What the exercise asks
This exercise asks for an exact copy of every entry below, with pictures omitted.

Dataset records
◆ ◆ ◆ ◆ ◆

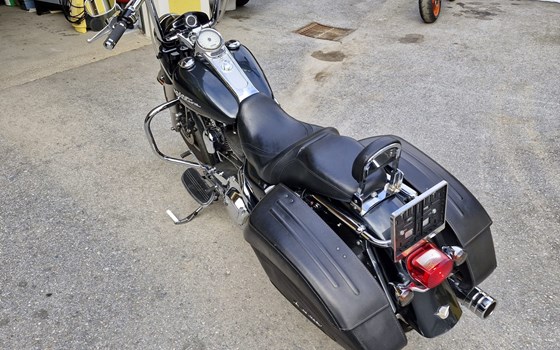Gebrauchtmotorrad Harley-Davidson Road King Custom FLHRS - Bild 3 Gebrauchtmotorrad Harley-Davidson Road King Custom FLHRS - Bild 3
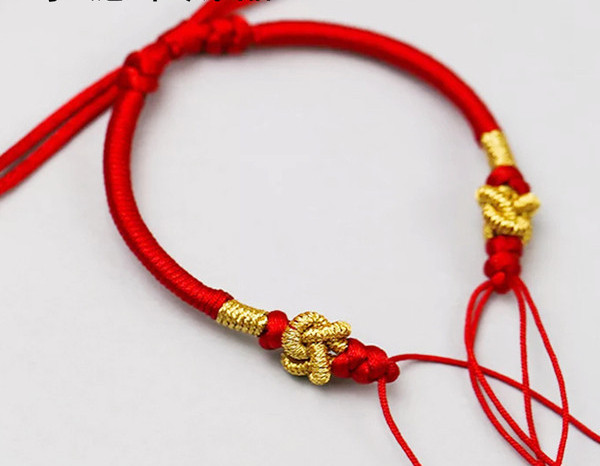 Ženska tekstilna narukvica - različite boje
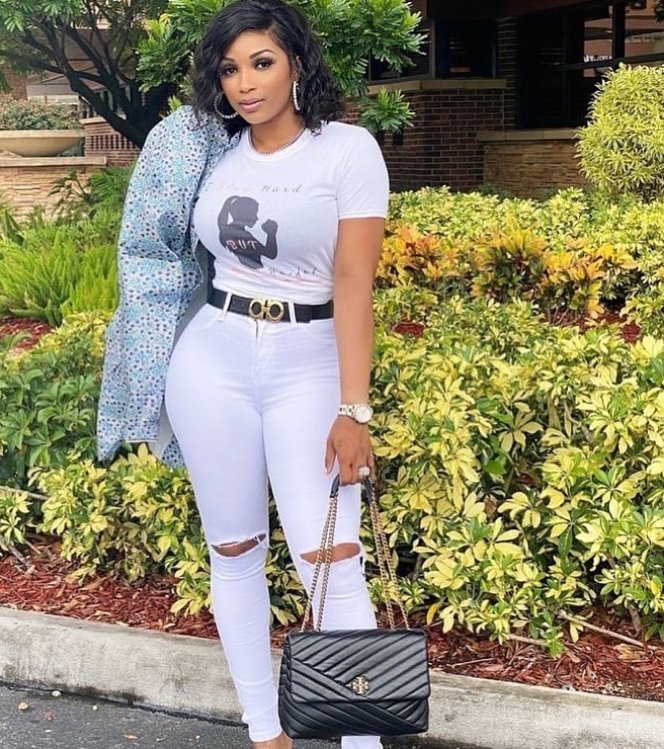 I Slay Hard But I Pray Harder Tea-Shirt (For a Slim Fit Order A Size Down) - Catch This Tea Shirts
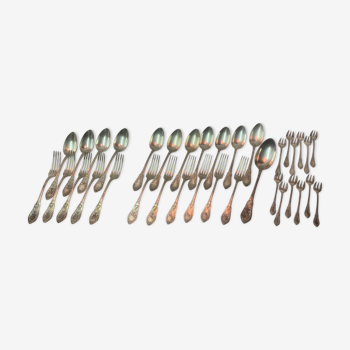 37 silver metal cutlery set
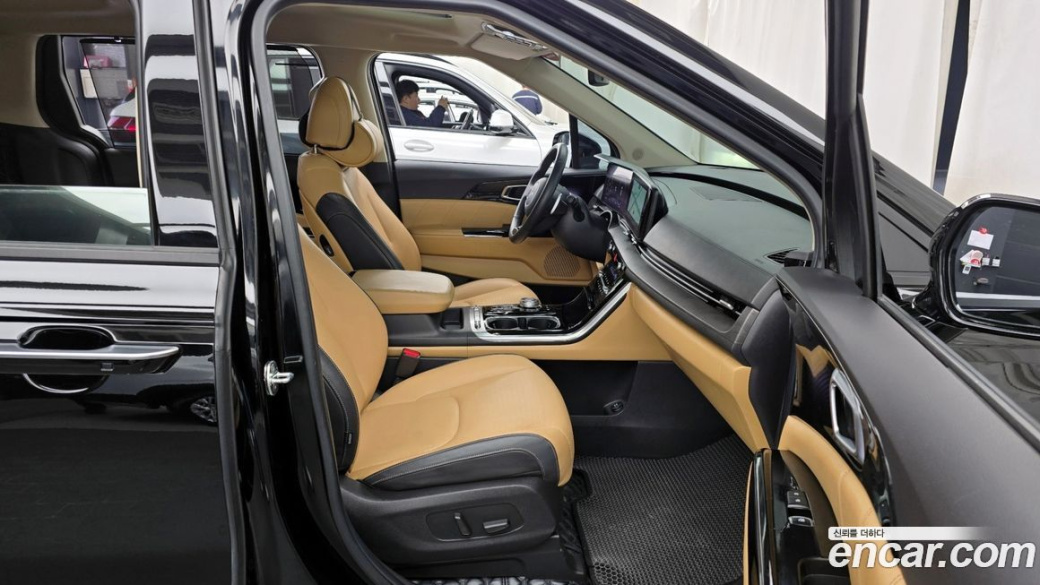 Kia Carnival 7-Seater Signature, 2023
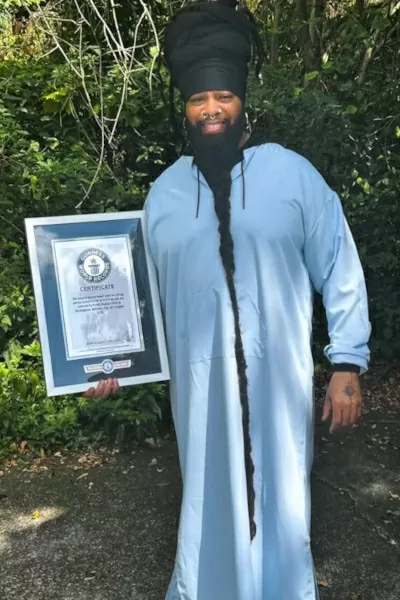 Bộ râu tự nhiên dài hơn một mét lập kỷ lục Guinness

◆ ◆ ◆ ◆ ◆

Task output
Gebrauchtmotorrad Harley-Davidson Road King Custom FLHRS - Bild 3 Gebrauchtmotorrad Harley-Davidson Road King Custom FLHRS - Bild 3
 Ženska tekstilna narukvica - različite boje
 I Slay Hard But I Pray Harder Tea-Shirt (For a Slim Fit Order A Size Down) - Catch This Tea Shirts
 37 silver metal cutlery set
 Kia Carnival 7-Seater Signature, 2023
 Bộ râu tự nhiên dài hơn một mét lập kỷ lục Guinness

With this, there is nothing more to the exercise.